## TRECHO DA FONTE
__________

Tecnologias wireless demandam cuidados extras – a prática do wardriving e warchalking

Na área de tecnologia, os holofotes
estão agora apontados para a mobilidade, aplicações e dispositivos que
dispensam o uso de fios e cabos, com a formatação das chamadas redes wireless. Conceito já amplamente difundido nos
Estados Unidos ( exemplos como a rede de coffe shops Starbucks, que possui mais de 2000 hotspots
em suas lojas, a um custo de 6 dólares a hora ), em parte da Ásia e em alguns
países europeus, começamos a perceber seus
passos aqui no Brasil. Recentemente, um provedor de Internet começou a
fornecer conexão sem fio, e uma rede de restaurantes também começou a
transformar suas unidades em hotspots, ou
seja, pontos de conexão à Internet com uso de aplicativos wireless.

__________

## SEGMENTO DE DADOS
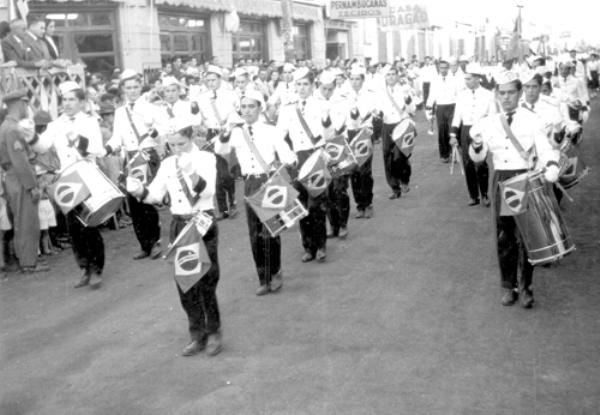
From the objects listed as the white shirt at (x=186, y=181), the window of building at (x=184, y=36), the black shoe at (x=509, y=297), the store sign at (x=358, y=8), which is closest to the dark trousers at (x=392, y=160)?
the black shoe at (x=509, y=297)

__________

## INSTRUÇÕES DA TAREFA
Prossiga com o texto sobre redes wireless e wardriving a partir da última frase apresentada.

## RESPOSTA ESCRITA
Além disso, iniciativas semelhantes  em aeroportos, hotéis, centros de eventos
e convenções demonstram o interesse e usabilidade das redes sem fio em terras
brasileiras. Apesar das barreiras de infra-estrutura, custos e dos baixos
níveis de inclusão digital, percebemos uma demanda crescente no meio
corporativo na adoção das chamadas wireless
networks
.

A tecnologia de comunicação  wireless
é composta de padrões estabelecidos pelo IEEE Institute of Electrical and Electronics Engineers
(www.ieee.org), uma associação sem fins lucrativos que reúne aproximadamente
380.000 membros, em 150 países. Composto de engenheiros das áreas de
telecomunicações, computação, eletrônica e ciências aeroespaciais, entre
outras, o IEEE definiu algo em torno de 900 padrões tecnológicos (standards) ativos e
utilizados pela indústria, e conta com mais 700 em desenvolvimento.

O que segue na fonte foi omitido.